## KURZE AUFGABE:
Alle nachstehenden Daten sind Zeile für Zeile in eine nummerierte Liste umzuformen, wobei Leerzeilen entfallen. Die Bilder werden in der Antwort weggelassen.

* * * * * * * * *

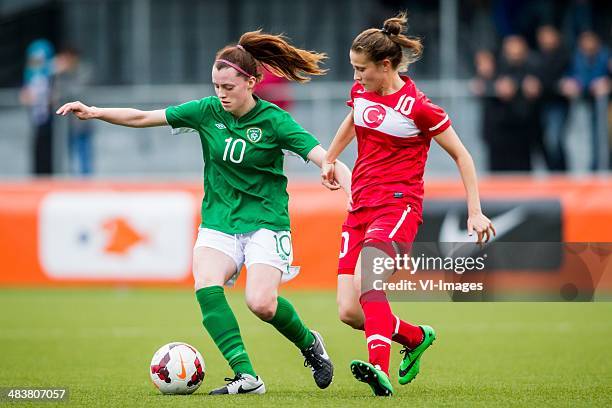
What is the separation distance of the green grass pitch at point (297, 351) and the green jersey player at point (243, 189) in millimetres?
423

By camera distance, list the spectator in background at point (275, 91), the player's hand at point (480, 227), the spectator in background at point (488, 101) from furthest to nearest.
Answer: the spectator in background at point (275, 91)
the spectator in background at point (488, 101)
the player's hand at point (480, 227)

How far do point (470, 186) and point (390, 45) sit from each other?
0.90 m

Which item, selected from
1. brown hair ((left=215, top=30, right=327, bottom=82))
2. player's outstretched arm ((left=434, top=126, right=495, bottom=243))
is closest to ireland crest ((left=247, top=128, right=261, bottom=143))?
brown hair ((left=215, top=30, right=327, bottom=82))

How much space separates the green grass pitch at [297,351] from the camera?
6.58m

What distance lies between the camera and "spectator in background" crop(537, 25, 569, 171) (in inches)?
604

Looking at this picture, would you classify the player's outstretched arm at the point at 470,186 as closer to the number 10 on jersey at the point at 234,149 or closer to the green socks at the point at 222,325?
the number 10 on jersey at the point at 234,149

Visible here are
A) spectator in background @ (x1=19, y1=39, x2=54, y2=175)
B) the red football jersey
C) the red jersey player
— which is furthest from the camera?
spectator in background @ (x1=19, y1=39, x2=54, y2=175)

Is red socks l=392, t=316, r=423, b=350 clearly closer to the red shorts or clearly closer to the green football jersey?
the red shorts

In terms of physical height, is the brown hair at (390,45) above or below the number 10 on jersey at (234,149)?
above

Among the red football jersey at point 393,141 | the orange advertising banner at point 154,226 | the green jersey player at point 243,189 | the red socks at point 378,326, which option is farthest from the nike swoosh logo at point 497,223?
the red socks at point 378,326

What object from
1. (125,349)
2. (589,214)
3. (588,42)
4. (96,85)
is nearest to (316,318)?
(125,349)

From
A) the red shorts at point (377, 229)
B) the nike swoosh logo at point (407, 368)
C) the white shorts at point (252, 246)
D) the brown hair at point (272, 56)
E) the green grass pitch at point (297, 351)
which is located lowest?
the green grass pitch at point (297, 351)

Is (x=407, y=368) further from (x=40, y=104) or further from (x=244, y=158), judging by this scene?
(x=40, y=104)

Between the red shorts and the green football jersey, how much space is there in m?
0.45
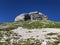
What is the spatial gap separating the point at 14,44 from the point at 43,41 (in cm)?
452

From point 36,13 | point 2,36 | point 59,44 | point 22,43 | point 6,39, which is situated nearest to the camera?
point 59,44

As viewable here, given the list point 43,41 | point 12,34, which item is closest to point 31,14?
point 12,34

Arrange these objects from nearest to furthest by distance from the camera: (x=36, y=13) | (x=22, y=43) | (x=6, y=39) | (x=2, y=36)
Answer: (x=22, y=43) < (x=6, y=39) < (x=2, y=36) < (x=36, y=13)

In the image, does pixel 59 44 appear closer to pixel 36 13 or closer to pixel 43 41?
pixel 43 41

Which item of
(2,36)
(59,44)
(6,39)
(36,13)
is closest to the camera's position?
(59,44)

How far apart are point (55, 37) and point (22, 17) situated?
70536 millimetres

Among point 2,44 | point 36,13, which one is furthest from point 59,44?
point 36,13

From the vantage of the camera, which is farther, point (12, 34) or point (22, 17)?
point (22, 17)

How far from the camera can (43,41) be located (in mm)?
30094

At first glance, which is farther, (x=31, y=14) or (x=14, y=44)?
(x=31, y=14)

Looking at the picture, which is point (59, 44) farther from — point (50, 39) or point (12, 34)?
point (12, 34)

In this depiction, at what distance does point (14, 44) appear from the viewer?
99.7 feet

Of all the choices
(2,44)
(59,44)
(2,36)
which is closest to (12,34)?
(2,36)

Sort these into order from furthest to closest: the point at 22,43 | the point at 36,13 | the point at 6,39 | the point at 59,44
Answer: the point at 36,13
the point at 6,39
the point at 22,43
the point at 59,44
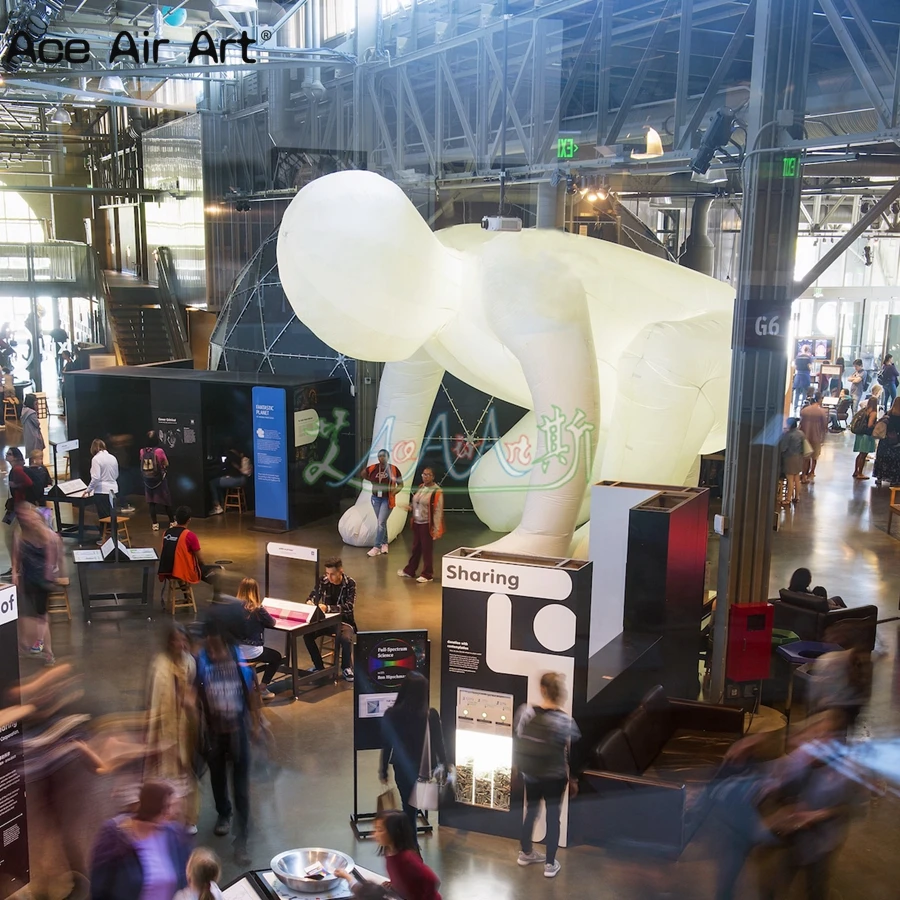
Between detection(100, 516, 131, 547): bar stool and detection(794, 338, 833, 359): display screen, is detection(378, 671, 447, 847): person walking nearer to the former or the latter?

* * * * * * * * *

## GELÖSTE AUFGABE:
1. What is the separation distance of the green grass pitch at point (297, 351) and the green jersey player at point (243, 189) in millimetres?
2. 423
3. By camera distance, list the spectator in background at point (275, 91), the player's hand at point (480, 227), the spectator in background at point (488, 101) from furthest to nearest.
4. Answer: the spectator in background at point (275, 91)
5. the spectator in background at point (488, 101)
6. the player's hand at point (480, 227)
7. How far do point (470, 186) and point (390, 45) sit from each other?
8. 0.90 m
9. Which item, selected from
10. 1. brown hair ((left=215, top=30, right=327, bottom=82))
11. 2. player's outstretched arm ((left=434, top=126, right=495, bottom=243))
12. is closest to ireland crest ((left=247, top=128, right=261, bottom=143))?
13. brown hair ((left=215, top=30, right=327, bottom=82))
14. How much space separates the green grass pitch at [297,351] from the camera?
15. 6.58m
16. What distance lies between the camera and "spectator in background" crop(537, 25, 569, 171) (in inches)?
17. 604
18. Looking at this picture, would you classify the player's outstretched arm at the point at 470,186 as closer to the number 10 on jersey at the point at 234,149 or closer to the green socks at the point at 222,325?
19. the number 10 on jersey at the point at 234,149
20. Visible here are
21. A) spectator in background @ (x1=19, y1=39, x2=54, y2=175)
22. B) the red football jersey
23. C) the red jersey player
24. — which is furthest from the camera?
25. spectator in background @ (x1=19, y1=39, x2=54, y2=175)
26. Is red socks l=392, t=316, r=423, b=350 clearly closer to the red shorts or clearly closer to the green football jersey?
27. the red shorts
28. In terms of physical height, is the brown hair at (390,45) above or below the number 10 on jersey at (234,149)?
29. above
30. Among the red football jersey at point 393,141 | the orange advertising banner at point 154,226 | the green jersey player at point 243,189 | the red socks at point 378,326, which option is farthest from the nike swoosh logo at point 497,223?
31. the red socks at point 378,326
32. What object from
33. 1. (125,349)
34. 2. (589,214)
35. 3. (588,42)
36. 4. (96,85)
37. is nearest to (316,318)?
38. (125,349)
39. From
40. A) the red shorts at point (377, 229)
41. B) the nike swoosh logo at point (407, 368)
42. C) the white shorts at point (252, 246)
43. D) the brown hair at point (272, 56)
44. E) the green grass pitch at point (297, 351)
45. which is located lowest?
46. the green grass pitch at point (297, 351)
47. Is (x=407, y=368) further from (x=40, y=104) or further from (x=244, y=158), judging by this scene?
48. (x=40, y=104)
49. Between the red shorts and the green football jersey, how much space is there in m?
50. 0.45
51. What is the spatial gap separating the point at 14,44 from the point at 43,41 (in cm)?
52. 452
53. From point 36,13 | point 2,36 | point 59,44 | point 22,43 | point 6,39, which is situated nearest to the camera?
54. point 59,44
55. As viewable here, given the list point 43,41 | point 12,34, which item is closest to point 31,14?
56. point 12,34
57. Arrange these objects from nearest to furthest by distance from the camera: (x=36, y=13) | (x=22, y=43) | (x=6, y=39) | (x=2, y=36)
58. Answer: (x=22, y=43) < (x=6, y=39) < (x=2, y=36) < (x=36, y=13)
59. In the image, does pixel 59 44 appear closer to pixel 36 13 or closer to pixel 43 41?
60. pixel 43 41
61. Which item of
62. (2,36)
63. (59,44)
64. (6,39)
65. (36,13)
66. is closest to the camera's position?
67. (59,44)
68. How far apart are point (55, 37) and point (22, 17) situated?
69. 70536 millimetres
70. Among point 2,44 | point 36,13, which one is furthest from point 59,44?
71. point 36,13
72. From the vantage of the camera, which is farther, point (12, 34) or point (22, 17)?
73. point (22, 17)
74. How far from the camera can (43,41) be located (in mm)?
75. 30094
76. At first glance, which is farther, (x=31, y=14) or (x=14, y=44)?
77. (x=31, y=14)
78. Looking at the picture, which is point (59, 44) farther from — point (50, 39) or point (12, 34)?
79. point (12, 34)
80. In this depiction, at what distance does point (14, 44) appear from the viewer?
81. 99.7 feet
82. Of all the choices
83. (2,44)
84. (59,44)
85. (2,36)
86. which is closest to (12,34)?
87. (2,36)
88. Sort these into order from furthest to closest: the point at 22,43 | the point at 36,13 | the point at 6,39 | the point at 59,44
89. Answer: the point at 36,13
90. the point at 6,39
91. the point at 22,43
92. the point at 59,44
93. Between detection(100, 516, 131, 547): bar stool and detection(794, 338, 833, 359): display screen, is detection(378, 671, 447, 847): person walking nearer to the former or the latter?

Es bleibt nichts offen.